* Direction
Transcribe the records exactly from the line with "How great a" to the end, both included.

*** Dataset

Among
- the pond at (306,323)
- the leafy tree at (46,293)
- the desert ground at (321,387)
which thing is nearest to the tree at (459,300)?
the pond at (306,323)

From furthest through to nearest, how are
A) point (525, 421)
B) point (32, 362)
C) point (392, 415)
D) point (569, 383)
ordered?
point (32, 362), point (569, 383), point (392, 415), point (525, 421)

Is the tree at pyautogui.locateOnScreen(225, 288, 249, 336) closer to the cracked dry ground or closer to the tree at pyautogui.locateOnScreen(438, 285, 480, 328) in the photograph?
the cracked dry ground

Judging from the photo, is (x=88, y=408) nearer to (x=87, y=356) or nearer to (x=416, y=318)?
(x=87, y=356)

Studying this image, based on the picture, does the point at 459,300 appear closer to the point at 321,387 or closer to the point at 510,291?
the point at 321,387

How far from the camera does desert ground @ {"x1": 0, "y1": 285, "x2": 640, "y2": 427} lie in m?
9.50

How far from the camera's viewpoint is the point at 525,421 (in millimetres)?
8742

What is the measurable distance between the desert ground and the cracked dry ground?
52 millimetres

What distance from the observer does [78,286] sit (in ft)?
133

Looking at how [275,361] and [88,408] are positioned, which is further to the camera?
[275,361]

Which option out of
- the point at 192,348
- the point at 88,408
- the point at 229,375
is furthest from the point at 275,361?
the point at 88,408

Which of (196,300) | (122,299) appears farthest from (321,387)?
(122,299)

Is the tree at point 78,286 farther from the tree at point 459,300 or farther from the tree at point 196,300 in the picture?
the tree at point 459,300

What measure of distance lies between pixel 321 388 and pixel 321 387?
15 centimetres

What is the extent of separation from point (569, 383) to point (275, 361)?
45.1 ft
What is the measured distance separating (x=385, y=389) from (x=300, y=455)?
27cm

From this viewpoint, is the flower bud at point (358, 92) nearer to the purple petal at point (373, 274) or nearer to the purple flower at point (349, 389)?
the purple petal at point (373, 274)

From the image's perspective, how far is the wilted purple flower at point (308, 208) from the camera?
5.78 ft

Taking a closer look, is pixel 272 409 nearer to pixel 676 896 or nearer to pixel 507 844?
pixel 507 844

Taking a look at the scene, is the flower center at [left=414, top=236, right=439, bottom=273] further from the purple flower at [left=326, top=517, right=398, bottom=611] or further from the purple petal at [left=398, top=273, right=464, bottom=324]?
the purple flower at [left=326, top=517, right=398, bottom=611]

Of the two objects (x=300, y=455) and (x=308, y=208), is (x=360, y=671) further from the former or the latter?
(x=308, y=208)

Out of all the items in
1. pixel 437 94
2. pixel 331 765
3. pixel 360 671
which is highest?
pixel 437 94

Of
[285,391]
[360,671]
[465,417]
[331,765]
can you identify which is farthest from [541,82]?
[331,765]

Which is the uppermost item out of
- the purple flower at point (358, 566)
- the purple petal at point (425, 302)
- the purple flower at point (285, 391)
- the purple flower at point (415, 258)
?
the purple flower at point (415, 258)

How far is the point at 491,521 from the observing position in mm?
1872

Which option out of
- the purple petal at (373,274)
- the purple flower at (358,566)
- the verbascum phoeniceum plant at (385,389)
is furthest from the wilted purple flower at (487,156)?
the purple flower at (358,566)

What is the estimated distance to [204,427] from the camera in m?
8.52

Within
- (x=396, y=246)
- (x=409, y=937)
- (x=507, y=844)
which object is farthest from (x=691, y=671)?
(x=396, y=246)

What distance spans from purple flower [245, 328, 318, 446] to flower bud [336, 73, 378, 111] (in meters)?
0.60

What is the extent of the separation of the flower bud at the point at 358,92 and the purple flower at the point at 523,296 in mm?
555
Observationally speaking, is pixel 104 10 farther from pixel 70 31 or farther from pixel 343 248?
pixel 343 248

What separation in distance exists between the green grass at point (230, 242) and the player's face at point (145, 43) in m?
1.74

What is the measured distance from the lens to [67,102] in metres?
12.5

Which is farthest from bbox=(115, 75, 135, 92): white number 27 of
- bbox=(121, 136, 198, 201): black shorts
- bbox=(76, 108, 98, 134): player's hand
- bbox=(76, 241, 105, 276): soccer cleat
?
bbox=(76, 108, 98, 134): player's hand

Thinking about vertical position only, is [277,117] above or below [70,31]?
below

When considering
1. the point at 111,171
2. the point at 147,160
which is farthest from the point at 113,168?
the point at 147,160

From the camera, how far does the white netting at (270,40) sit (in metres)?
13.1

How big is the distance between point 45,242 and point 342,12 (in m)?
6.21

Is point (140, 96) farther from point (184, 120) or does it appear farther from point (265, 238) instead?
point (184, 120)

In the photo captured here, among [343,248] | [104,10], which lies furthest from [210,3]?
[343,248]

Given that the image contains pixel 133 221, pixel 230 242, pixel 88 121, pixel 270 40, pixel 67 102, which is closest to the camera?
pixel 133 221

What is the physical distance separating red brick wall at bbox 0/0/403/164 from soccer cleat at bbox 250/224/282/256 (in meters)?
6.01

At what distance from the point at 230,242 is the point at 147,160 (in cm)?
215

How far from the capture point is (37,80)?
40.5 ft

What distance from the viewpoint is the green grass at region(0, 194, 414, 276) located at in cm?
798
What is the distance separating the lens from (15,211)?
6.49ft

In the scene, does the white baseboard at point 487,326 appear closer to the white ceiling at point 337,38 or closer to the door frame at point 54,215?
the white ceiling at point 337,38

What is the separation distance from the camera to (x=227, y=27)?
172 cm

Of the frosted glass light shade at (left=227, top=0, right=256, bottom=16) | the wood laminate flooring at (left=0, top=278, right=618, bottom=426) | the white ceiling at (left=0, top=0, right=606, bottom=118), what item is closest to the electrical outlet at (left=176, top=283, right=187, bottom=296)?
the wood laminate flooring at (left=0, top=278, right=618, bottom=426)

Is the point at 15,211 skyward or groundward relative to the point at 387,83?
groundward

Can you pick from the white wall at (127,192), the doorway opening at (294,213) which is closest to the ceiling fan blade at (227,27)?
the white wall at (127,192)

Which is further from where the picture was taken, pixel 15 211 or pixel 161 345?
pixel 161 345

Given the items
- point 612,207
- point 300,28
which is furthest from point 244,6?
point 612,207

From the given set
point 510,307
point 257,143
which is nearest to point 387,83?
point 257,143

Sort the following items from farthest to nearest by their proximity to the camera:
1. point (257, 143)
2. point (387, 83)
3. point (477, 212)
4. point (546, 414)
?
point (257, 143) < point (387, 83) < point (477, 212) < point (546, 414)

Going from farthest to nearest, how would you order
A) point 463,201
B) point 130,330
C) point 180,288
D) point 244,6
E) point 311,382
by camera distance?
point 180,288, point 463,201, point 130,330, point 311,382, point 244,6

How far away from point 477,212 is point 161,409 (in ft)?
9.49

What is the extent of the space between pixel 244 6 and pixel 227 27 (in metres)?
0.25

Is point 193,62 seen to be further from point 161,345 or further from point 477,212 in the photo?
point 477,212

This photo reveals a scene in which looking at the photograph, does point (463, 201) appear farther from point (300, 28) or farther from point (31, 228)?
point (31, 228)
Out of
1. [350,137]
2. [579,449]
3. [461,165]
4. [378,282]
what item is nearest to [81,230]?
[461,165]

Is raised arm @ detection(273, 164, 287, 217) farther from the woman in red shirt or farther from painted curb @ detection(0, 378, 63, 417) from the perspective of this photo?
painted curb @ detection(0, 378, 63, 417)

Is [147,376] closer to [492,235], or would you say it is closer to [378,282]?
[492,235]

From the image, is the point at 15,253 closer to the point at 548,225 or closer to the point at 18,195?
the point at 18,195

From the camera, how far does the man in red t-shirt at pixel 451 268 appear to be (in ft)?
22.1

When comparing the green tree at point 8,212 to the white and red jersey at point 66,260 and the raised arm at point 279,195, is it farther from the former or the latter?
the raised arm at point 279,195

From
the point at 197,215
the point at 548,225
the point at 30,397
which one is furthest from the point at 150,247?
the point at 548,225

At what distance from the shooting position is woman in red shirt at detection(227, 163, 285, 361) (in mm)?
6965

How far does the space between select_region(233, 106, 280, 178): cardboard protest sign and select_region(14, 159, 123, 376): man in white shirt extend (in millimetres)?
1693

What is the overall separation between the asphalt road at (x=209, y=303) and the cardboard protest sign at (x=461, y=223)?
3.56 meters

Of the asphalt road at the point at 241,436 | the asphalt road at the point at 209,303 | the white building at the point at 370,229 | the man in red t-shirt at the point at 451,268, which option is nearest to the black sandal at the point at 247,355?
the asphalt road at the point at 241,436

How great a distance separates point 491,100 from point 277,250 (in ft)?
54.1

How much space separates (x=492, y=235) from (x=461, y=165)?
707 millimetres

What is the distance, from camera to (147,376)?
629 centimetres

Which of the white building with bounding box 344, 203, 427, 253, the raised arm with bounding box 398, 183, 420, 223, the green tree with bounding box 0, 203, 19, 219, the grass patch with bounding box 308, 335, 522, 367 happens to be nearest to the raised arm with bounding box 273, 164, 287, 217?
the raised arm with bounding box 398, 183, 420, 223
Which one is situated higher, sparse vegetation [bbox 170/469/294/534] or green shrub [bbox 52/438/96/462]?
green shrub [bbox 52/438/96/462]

******

* Final result
How great a distance separates point 491,100 from point 277,250 (in ft)?
54.1

How much space separates (x=492, y=235) from (x=461, y=165)?
707 millimetres

What is the distance, from camera to (147,376)?
629 centimetres

Which of the white building with bounding box 344, 203, 427, 253, the raised arm with bounding box 398, 183, 420, 223, the green tree with bounding box 0, 203, 19, 219, the grass patch with bounding box 308, 335, 522, 367 happens to be nearest to the raised arm with bounding box 273, 164, 287, 217?
the raised arm with bounding box 398, 183, 420, 223
Which one is situated higher, sparse vegetation [bbox 170/469/294/534] or green shrub [bbox 52/438/96/462]?
green shrub [bbox 52/438/96/462]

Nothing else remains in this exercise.